The bilby, an Australian native marsupial known for its large ears and stretched snout, has a unique genetic structure that sets it apart from other mammals. A team of researchers from the University of Sydney, led by Professor Carolyn Hogg, recently sequenced the bilby’s genome for the first time. The bilby genome is the largest of any marsupial, with 3.66 billion pieces. This genetic blueprint is a treasure trove of information that scientists can use to understand the unique aspects of bilbies, particularly their remarkable sense of smell.
The bilby’s large genome may be attributed to its evolution of an exceptional sense of smell. As desert dwellers that hunt for grubs and seeds, the bilby plays a vital role in the ecosystem by aerating the soil. The genetic sequence reveals the existence of all 115 genes found in the human uterus that contribute to producing a placenta, further underscoring the bilby’s genomic complexity.

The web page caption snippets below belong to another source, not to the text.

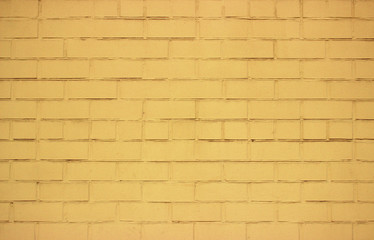  Old yellow painted brick wall. Average plan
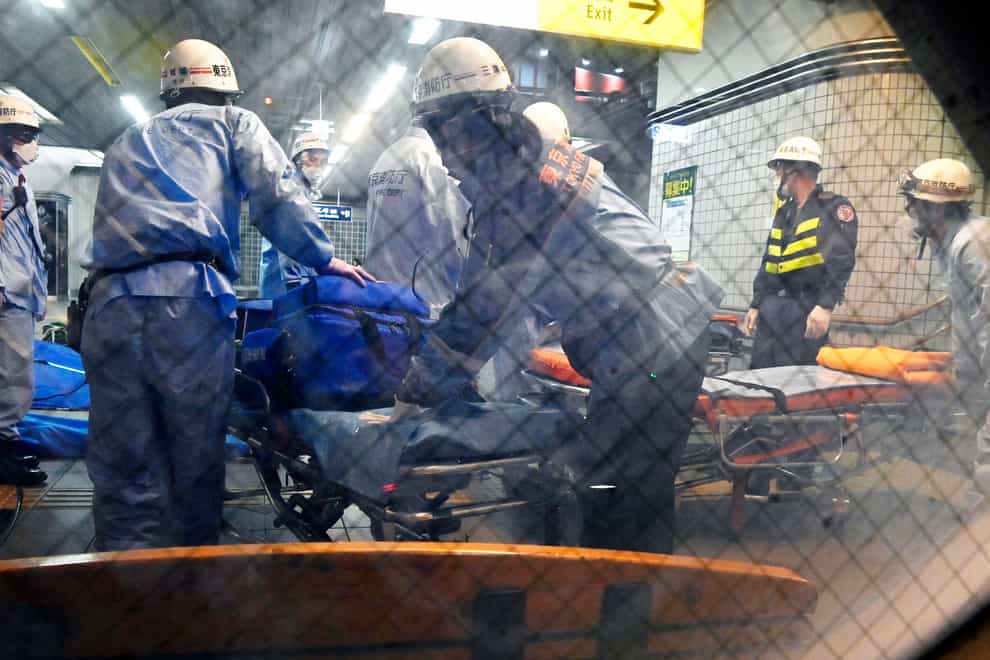 Rescuers prepare stretchers at Soshigaya Okura Station (Kyodo News via AP)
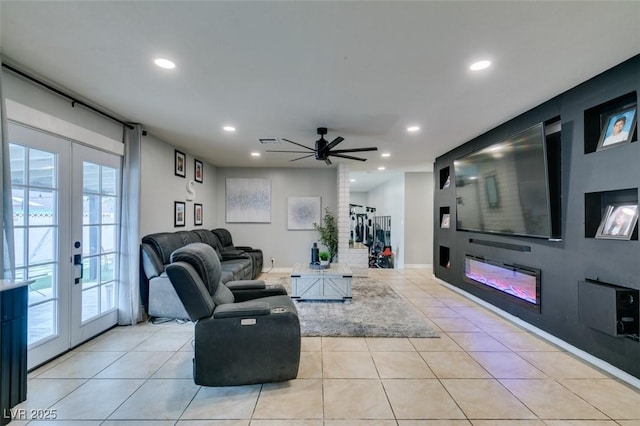 1705 Ivanhoe Way, Las Vegas, NV 89102 - living room featuring french doors, recessed lighting, ceiling fan, light tile patterned flooring, and plenty of natural light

This genetic research is crucial for the conservation efforts to save the bilby, as their population has dwindled significantly due to habitat loss and competition from introduced species like cats, foxes, and rabbits. With the genetic blueprint, researchers can target their efforts more effectively, such as selecting individuals for translocation and release to improve the population’s adaptability in a changing environment.
Not only is the genome beneficial in managing bilbies in protected sanctuaries and islands, but it also aids in the development of methods to track and assess bilby populations in the wild. A technique to monitor bilby populations using their scat has been significantly advanced by the genome sequencing, making it possible to understand the dynamics of wild bilby populations more accurately. The DNA work also assists in determining the relatedness and travel patterns of bilbies. Ranger Scott West of the Kiwirrkurra Indigenous Protected Area in Western Australia stressed the importance of these tools for maintaining and studying bilby populations in the wild.